■ **YOUR TASKS**
1) According to the blog post about trying for another baby, in which month did the writer have a third miscarriage?
2) Write out the blog post about trying for another baby from "As many of you" up to and including "talk to him.", word for word.
3) Extend the blog post about trying for another baby, picking up after its last sentence.

(EXTRACT TO READ begins)

Captures: Kourtney Marie Photography
Where to even start…
Over the past few months, I feel like I have written this post a thousand different ways in my mind and truly it will never be or explain things the way that I’ve been feeling them. But – for my posterity I will try and kick myself that I can’t express my emotions more eloquently – here goes.
As many of you know we have been trying this past year to have a baby. I couldn’t have been more ready to have another sweet little angel in our home and we both felt it was the right time. In May we experienced our 3rd miscarriage and I barely told anyone. All the fears and emotions came rushing back, flooding my mind with memories of when we were trying to get pregnant before Ryker. I felt this was going to be a long haul that I may not be as mentally prepared for as I would like. In August we lost our baby, again, and a part of my heart just died. My attachment to that baby came so quickly that I knew they would make it to be a special part of our family. I remember calling Cameron’s office probably sounding like a crazy person as I sobbed through tears that I needed to talk to him.

(EXTRACT TO READ ends)
(PROVIDED MATERIAL begins)

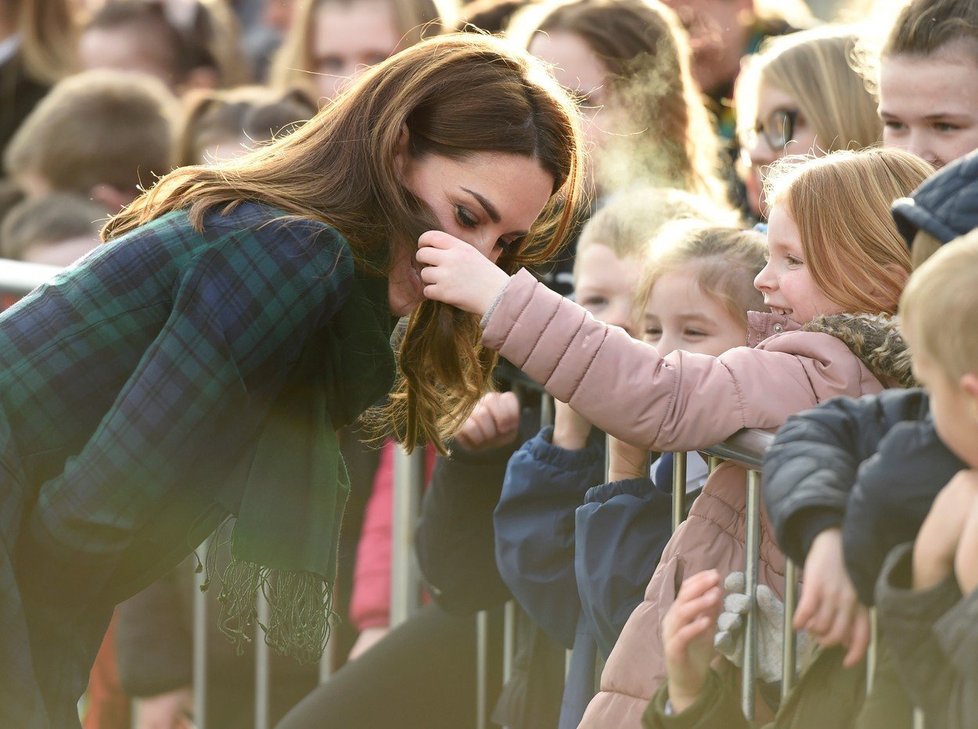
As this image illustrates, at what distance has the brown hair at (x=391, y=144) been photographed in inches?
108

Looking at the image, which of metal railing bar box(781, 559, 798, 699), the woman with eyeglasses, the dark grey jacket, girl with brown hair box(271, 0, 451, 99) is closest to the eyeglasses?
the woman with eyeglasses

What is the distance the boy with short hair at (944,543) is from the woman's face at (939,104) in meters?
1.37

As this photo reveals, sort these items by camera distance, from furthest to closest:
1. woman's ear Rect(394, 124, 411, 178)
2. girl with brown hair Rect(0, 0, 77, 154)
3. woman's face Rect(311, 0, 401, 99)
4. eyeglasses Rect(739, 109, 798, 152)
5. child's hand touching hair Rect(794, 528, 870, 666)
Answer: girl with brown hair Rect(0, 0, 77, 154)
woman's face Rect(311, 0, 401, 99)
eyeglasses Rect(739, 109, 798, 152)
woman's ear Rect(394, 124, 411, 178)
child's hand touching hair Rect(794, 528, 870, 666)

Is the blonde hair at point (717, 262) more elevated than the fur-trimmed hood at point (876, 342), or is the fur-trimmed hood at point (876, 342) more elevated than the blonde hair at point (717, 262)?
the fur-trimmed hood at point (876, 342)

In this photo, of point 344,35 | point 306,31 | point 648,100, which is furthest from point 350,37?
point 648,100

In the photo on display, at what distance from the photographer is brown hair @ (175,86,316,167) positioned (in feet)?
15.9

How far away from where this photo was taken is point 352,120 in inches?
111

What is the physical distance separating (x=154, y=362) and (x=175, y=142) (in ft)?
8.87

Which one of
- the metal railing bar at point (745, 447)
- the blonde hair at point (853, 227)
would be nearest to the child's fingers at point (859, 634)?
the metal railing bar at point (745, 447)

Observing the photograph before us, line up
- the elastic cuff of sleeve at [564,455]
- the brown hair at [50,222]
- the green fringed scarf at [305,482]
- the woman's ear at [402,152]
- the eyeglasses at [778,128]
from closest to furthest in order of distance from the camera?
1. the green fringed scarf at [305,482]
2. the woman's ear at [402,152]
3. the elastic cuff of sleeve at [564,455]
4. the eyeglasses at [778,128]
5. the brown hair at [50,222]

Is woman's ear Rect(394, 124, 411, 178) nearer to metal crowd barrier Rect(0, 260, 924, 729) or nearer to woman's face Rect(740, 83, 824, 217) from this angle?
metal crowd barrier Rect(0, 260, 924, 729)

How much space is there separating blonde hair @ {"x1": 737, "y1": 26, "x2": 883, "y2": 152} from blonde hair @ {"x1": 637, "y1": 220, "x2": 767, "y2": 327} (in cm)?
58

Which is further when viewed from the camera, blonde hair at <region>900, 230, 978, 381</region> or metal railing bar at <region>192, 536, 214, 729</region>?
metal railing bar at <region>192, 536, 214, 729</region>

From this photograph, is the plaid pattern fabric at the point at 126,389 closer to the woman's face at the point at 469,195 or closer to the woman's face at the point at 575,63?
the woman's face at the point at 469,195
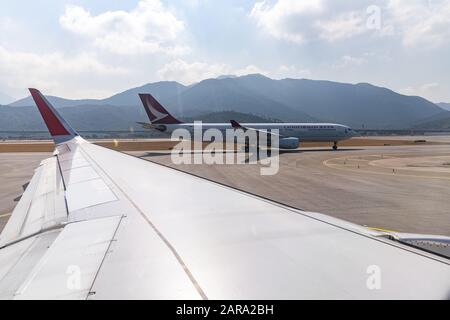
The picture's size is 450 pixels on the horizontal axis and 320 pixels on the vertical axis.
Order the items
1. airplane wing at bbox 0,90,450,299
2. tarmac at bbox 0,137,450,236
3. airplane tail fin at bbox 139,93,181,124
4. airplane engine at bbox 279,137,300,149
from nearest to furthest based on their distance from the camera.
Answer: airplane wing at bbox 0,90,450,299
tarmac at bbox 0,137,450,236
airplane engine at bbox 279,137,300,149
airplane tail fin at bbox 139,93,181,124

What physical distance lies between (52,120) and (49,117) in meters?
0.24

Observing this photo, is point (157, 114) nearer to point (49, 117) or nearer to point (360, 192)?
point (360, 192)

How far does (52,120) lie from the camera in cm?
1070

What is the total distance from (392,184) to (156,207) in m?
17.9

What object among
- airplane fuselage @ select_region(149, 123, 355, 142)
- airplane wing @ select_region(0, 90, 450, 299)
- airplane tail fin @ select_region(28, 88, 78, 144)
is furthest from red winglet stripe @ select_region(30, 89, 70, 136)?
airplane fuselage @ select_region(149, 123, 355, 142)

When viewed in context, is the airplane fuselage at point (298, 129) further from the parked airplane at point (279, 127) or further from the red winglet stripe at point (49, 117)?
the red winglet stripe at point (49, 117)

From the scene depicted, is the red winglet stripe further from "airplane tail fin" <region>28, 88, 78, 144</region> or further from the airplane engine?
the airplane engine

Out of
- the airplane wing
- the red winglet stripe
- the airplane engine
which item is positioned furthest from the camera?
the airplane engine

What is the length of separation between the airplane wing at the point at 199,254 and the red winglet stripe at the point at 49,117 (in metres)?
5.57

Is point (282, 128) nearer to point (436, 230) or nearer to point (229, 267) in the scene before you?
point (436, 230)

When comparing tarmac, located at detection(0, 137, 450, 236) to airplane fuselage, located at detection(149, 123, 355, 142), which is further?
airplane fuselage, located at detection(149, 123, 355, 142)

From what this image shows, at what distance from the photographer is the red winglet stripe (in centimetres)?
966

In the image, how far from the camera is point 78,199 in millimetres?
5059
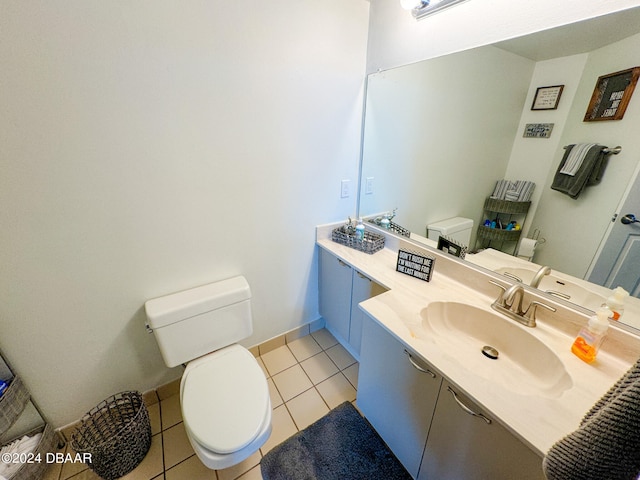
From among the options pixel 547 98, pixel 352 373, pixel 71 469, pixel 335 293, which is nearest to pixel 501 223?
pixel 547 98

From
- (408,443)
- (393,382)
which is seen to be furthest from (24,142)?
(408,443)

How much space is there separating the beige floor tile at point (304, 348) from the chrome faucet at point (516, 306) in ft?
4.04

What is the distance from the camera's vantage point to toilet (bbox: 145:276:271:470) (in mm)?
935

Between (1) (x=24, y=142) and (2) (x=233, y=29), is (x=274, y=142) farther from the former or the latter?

(PROVIDED MATERIAL ends)
(PROVIDED MATERIAL begins)

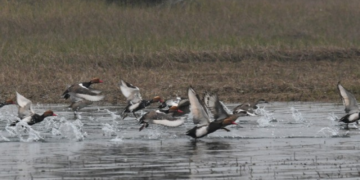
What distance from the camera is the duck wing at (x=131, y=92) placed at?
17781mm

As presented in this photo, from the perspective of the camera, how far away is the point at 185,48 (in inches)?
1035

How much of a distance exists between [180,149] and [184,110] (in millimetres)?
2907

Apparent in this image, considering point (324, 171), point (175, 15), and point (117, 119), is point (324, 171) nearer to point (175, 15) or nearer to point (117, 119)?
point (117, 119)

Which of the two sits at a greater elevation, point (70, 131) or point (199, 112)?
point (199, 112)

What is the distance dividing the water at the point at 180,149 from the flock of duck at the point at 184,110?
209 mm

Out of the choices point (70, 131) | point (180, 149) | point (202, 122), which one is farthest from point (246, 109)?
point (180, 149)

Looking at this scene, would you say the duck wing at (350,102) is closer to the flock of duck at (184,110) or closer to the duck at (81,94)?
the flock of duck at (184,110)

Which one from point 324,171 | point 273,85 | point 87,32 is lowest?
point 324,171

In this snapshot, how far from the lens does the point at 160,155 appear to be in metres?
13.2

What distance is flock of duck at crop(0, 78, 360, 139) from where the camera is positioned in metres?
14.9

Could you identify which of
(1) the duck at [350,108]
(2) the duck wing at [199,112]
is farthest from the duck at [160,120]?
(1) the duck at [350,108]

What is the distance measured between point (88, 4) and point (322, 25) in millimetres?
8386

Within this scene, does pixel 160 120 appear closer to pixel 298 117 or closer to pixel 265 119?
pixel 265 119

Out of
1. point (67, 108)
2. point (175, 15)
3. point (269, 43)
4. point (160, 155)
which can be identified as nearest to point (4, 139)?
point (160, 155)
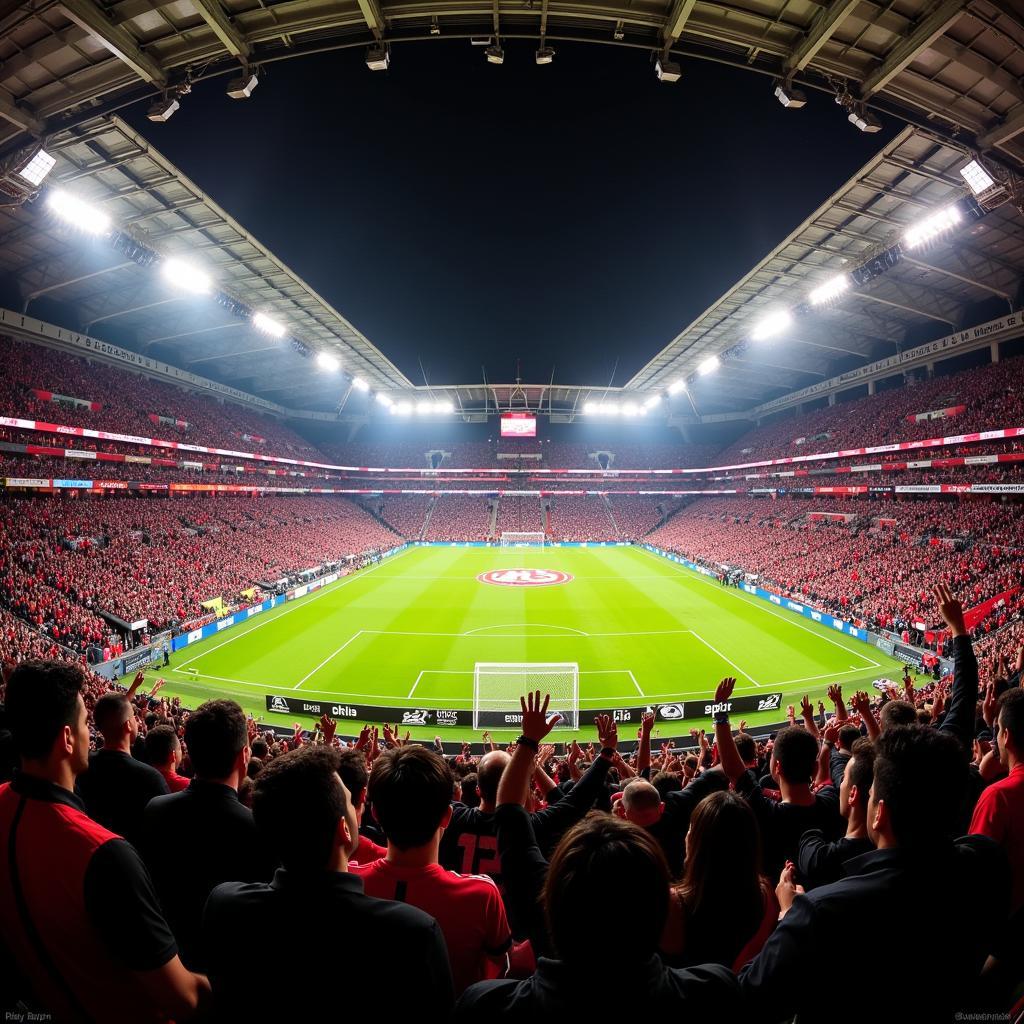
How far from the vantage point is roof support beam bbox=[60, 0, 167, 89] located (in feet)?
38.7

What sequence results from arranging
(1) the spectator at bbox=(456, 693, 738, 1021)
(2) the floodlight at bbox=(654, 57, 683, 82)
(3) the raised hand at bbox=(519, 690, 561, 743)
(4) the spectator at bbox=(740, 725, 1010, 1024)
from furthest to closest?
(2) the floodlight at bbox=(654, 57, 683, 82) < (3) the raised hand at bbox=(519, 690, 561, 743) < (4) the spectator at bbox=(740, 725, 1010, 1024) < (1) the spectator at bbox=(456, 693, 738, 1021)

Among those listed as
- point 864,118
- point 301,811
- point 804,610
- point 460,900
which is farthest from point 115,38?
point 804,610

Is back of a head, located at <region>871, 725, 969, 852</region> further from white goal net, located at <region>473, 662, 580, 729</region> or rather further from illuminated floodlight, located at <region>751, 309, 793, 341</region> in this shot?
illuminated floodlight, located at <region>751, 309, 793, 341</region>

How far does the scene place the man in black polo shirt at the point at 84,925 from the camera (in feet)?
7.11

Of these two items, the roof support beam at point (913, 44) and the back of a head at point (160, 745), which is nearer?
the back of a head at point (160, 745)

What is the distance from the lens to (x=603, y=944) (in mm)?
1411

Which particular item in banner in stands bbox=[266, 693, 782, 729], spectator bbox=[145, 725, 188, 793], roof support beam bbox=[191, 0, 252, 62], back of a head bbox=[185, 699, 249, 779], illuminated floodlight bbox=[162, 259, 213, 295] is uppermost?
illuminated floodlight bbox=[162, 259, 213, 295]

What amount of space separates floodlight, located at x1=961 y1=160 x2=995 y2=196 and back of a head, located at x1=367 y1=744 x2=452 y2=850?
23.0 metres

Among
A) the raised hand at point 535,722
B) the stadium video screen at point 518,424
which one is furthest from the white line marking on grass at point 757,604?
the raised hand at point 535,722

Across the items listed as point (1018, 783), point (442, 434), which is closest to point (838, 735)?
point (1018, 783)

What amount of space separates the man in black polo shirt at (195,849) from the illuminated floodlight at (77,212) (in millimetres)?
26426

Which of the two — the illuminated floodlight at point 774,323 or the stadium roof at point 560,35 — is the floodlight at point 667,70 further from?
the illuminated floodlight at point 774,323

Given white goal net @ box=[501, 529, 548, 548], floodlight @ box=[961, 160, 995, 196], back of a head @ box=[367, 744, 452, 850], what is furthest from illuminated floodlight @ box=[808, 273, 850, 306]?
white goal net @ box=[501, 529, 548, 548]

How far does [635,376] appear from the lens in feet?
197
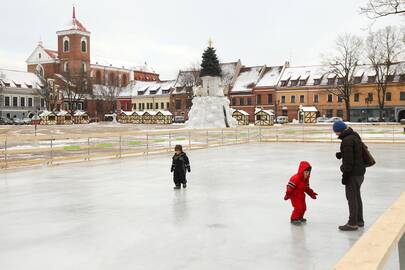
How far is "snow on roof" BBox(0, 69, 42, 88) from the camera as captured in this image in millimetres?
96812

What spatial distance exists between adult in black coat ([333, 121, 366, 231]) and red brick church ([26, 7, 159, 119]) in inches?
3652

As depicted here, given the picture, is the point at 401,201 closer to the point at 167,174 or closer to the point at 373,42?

(PROVIDED MATERIAL ends)

■ **ANSWERS TO THE PROBLEMS**
1) May

2)
As many of you know we have been trying this past year to have a baby. I couldn’t have been more ready to have another sweet little angel in our home and we both felt it was the right time. In May we experienced our 3rd miscarriage and I barely told anyone. All the fears and emotions came rushing back, flooding my mind with memories of when we were trying to get pregnant before Ryker. I felt this was going to be a long haul that I may not be as mentally prepared for as I would like. In August we lost our baby, again, and a part of my heart just died. My attachment to that baby came so quickly that I knew they would make it to be a special part of our family. I remember calling Cameron’s office probably sounding like a crazy person as I sobbed through tears that I needed to talk to him.

3)
Every day we talked through the pain. Cam is my rock. He listens to my same worries and concerns, over and over and over, just phrased in different ways, always supporting me and helping me to feel loved. We ultimately decided that growing our family was something we would hold off on for now. Long story short, I was pregnant the next month, scared out of my mind that I would literally fall to pieces if we lost another baby. The feeling is unattainable unless you have been there yourself and I truly hate saying that – making people feel excluded but it’s true. It’s horrific; I wish it upon no one.
Scared. Happy. Depressed. Angry. Excited. Worried. Anxious. Hopeful.
Google-ing. Crying. Planning. Praying. Praying. Praying…
I would give almost anything to keep this baby healthy but I am still deeply mourning my baby we just lost. Ever single thing I feel in my body, every emotion was heightened. I was on edge just waiting for it to happen.
Immediately, as in the day we found out, I was put on enough medication and hormones to serve several women. I knew what was coming because we did the same regimen with Ry, but man am I sick. Like, my nurses call me to pep talk me each week sick.
If you saw me out and during October and November it was a rare ‘nauseous’ unicorn sighting and I probably looked sick or like I didn’t want to be there. Because I was and I didn’t.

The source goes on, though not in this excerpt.